The lack of sex education is a perfect example of a significant challenge in a young teenager’s life, and an insidious epidemic in this country. High school students (and sometimes junior high students) receive a semester or two of sex education, but when this information is not made relevant to a young American Muslim, what good is it? That child will turn around and ask his or her friend for more information or scope the internet for details, often stumbling upon gross misinformation. Isn’t it better they learn this information from you –the parents- or from their health class at school? Unfortunately, we have found that parents are hesitant to welcome sex education, and they shut the door to the conversation at home as well. Leaving teens uninformed only perpetuates the curiosity and the risky sexual behavior that Muslim youth have embarked upon.
There are several things parents can do right away to improve communication and stop the lies, secrecy and ignorance that may take over the relationship between a child and a parent:
- Know your child’s friends. Have them over for dinner, or for an after school snack. Girls like to go to the mall, so accompany your daughter and her school friends. Take a book or have coffee while they walk around, but at least you are there.

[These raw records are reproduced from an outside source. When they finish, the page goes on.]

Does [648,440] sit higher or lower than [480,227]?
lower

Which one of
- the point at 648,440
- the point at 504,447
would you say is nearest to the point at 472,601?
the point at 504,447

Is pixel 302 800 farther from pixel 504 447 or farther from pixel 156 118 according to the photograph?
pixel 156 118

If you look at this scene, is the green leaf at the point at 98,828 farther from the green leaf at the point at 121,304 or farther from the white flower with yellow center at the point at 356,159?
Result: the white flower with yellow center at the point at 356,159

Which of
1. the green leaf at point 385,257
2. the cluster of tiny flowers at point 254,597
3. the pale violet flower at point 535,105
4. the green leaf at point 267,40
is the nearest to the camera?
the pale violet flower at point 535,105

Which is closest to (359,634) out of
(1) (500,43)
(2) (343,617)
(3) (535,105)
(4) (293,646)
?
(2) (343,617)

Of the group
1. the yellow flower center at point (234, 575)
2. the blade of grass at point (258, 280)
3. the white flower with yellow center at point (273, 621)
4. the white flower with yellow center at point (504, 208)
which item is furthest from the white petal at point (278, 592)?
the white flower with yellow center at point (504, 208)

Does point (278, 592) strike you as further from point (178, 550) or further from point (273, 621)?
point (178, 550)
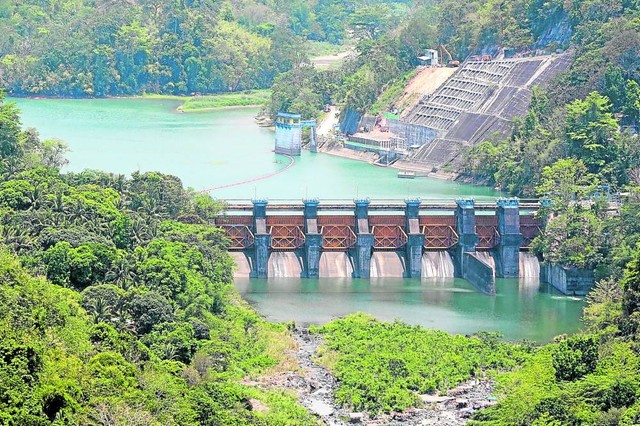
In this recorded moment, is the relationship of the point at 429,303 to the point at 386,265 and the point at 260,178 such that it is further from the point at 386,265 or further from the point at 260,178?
the point at 260,178

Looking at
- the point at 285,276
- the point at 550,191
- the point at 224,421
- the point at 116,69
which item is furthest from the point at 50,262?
the point at 116,69

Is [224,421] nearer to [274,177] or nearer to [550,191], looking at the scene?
[550,191]

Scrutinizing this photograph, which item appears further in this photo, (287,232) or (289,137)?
(289,137)

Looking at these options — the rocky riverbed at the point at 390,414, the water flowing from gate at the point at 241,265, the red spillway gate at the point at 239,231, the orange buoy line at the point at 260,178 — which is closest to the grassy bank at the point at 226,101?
the orange buoy line at the point at 260,178

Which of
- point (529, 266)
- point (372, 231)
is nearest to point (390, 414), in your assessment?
point (372, 231)

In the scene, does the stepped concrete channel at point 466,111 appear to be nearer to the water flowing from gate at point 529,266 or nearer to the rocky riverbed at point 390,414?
the water flowing from gate at point 529,266
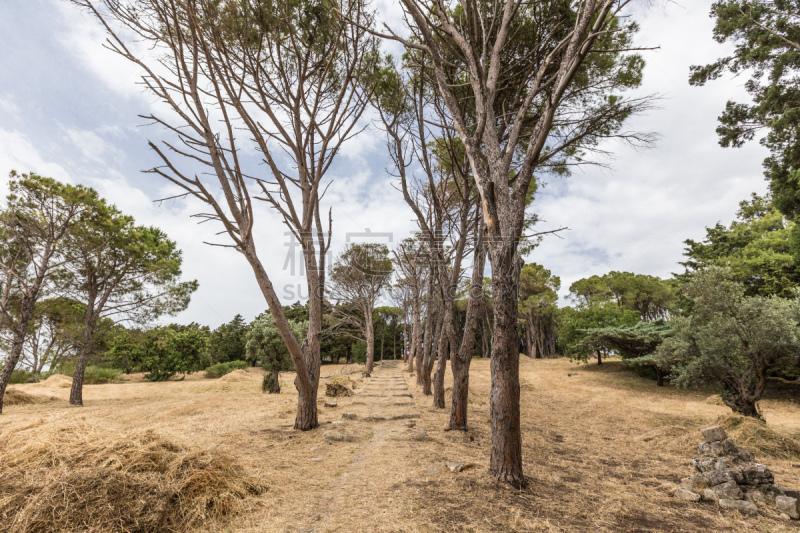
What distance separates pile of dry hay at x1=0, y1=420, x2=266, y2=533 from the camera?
8.21 feet

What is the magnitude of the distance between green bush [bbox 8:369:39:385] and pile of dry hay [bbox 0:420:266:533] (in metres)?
24.6

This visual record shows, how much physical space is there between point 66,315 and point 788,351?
80.1ft

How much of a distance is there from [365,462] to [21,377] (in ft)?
88.9

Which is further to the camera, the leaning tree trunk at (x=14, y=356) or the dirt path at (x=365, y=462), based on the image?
the leaning tree trunk at (x=14, y=356)

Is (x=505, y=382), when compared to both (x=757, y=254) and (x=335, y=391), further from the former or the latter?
(x=757, y=254)

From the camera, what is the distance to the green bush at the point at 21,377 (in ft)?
62.9

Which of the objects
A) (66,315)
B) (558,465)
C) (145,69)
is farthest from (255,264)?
(66,315)

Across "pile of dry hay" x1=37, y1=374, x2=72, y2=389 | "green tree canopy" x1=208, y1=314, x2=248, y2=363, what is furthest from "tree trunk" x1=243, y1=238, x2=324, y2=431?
"green tree canopy" x1=208, y1=314, x2=248, y2=363

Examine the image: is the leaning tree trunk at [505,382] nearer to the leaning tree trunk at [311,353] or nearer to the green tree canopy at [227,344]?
the leaning tree trunk at [311,353]

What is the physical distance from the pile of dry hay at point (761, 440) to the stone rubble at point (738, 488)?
2.03 m

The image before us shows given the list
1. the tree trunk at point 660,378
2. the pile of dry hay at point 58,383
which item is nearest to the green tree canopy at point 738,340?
the tree trunk at point 660,378

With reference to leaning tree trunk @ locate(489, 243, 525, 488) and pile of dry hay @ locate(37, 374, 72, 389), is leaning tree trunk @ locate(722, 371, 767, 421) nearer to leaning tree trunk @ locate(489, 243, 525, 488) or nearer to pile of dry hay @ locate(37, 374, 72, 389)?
leaning tree trunk @ locate(489, 243, 525, 488)

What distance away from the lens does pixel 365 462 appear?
184 inches

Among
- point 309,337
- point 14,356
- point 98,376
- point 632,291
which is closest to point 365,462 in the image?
point 309,337
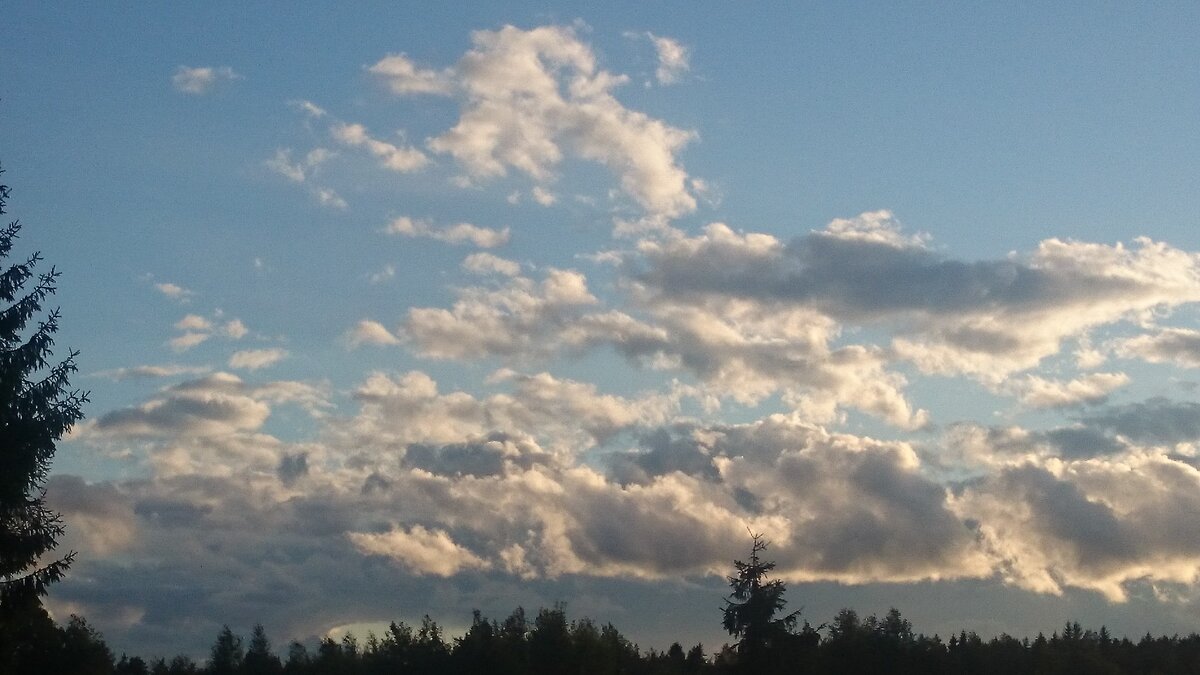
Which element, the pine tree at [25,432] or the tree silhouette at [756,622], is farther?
the tree silhouette at [756,622]

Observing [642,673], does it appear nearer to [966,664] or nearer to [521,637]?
[521,637]

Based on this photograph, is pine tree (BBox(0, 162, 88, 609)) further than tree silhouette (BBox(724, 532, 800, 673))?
No

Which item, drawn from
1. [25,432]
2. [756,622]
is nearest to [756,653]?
[756,622]

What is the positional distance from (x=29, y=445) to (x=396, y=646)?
11703 cm

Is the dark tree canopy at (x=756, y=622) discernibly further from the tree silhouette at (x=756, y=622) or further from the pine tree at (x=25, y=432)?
the pine tree at (x=25, y=432)

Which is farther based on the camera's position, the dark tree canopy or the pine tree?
the dark tree canopy

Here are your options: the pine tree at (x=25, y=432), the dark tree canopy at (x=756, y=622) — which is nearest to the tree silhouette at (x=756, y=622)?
the dark tree canopy at (x=756, y=622)

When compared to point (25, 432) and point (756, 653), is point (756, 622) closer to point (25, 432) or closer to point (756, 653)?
point (756, 653)

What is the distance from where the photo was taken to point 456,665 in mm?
137875

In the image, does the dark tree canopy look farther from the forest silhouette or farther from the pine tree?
the pine tree

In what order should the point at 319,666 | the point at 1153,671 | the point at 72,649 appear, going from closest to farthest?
1. the point at 72,649
2. the point at 1153,671
3. the point at 319,666

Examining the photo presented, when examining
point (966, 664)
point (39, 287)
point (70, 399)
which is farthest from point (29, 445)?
point (966, 664)

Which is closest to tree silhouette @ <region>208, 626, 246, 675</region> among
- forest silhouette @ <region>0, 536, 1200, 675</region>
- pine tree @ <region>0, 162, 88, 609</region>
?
forest silhouette @ <region>0, 536, 1200, 675</region>

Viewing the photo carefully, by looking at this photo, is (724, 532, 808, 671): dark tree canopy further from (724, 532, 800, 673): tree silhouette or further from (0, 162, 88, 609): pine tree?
(0, 162, 88, 609): pine tree
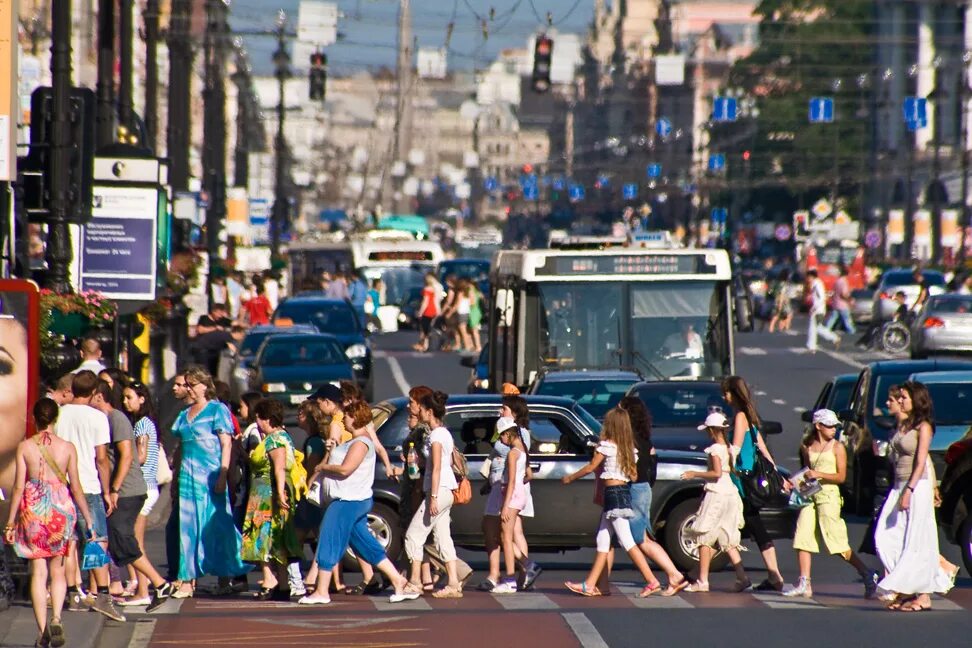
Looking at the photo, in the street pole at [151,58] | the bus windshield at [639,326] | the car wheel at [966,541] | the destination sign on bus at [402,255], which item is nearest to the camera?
the car wheel at [966,541]

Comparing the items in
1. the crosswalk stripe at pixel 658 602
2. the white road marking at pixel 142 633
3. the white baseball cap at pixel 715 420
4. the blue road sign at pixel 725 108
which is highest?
the blue road sign at pixel 725 108

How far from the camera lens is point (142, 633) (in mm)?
12844

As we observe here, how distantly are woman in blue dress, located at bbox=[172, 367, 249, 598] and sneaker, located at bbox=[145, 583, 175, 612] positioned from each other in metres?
0.10

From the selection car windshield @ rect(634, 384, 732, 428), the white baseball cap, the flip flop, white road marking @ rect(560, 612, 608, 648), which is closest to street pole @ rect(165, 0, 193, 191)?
car windshield @ rect(634, 384, 732, 428)

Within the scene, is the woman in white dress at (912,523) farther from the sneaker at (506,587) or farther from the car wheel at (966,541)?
the sneaker at (506,587)

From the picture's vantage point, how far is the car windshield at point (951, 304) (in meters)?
42.8

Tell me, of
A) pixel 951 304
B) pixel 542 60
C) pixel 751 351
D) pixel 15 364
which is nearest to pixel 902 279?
pixel 751 351

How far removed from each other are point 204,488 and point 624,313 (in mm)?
10817

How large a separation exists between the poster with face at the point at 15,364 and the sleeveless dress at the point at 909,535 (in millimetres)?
5481

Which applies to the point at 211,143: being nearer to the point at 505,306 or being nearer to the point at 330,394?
the point at 505,306

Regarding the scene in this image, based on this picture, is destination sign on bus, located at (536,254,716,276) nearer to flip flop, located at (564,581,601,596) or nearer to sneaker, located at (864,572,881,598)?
flip flop, located at (564,581,601,596)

- Understand your child’s worldview. When your son or daughter approaches you with a question that makes you reach for a fatwa, take a deep breath and engage in conversation with your child. What is provoking the question? What are your child’s influences? Consider the media lens (how the media tells your child to fit into society), the peer lens, and the cultural lens, all of which impact your child’s worldview individually and collectively.
- Encourage critical thinking. Rather taking a didactic approach to parenting, consider challenging your child with the same question. If you don’t agree with prom, for example, ask your child why s/he thinks your believe it is inadvisable to go?
If there is one thing you take away from this article, it is this: Islam holds a special place for everything that is beautiful; there is no place for ignorance. While raising Muslim children in a non-Muslim society is challenging, it is an even more formidable challenge for young Muslims to turn their heads away from the sexuality, the dating, and the drugs and alcohol when this negation is not supported by their own decision making, but rather finger-pointing and a bunch of unexplained restrictions. Simply presenting Islam as a list of rules is ineffective for the children of this society. Rules are enabled to be disabled.
Ayesha Akhtar was Co-founder and Director of Policy & Research at HEART Women and Girls. Currently, she works for the Epilepsy Foundation for America.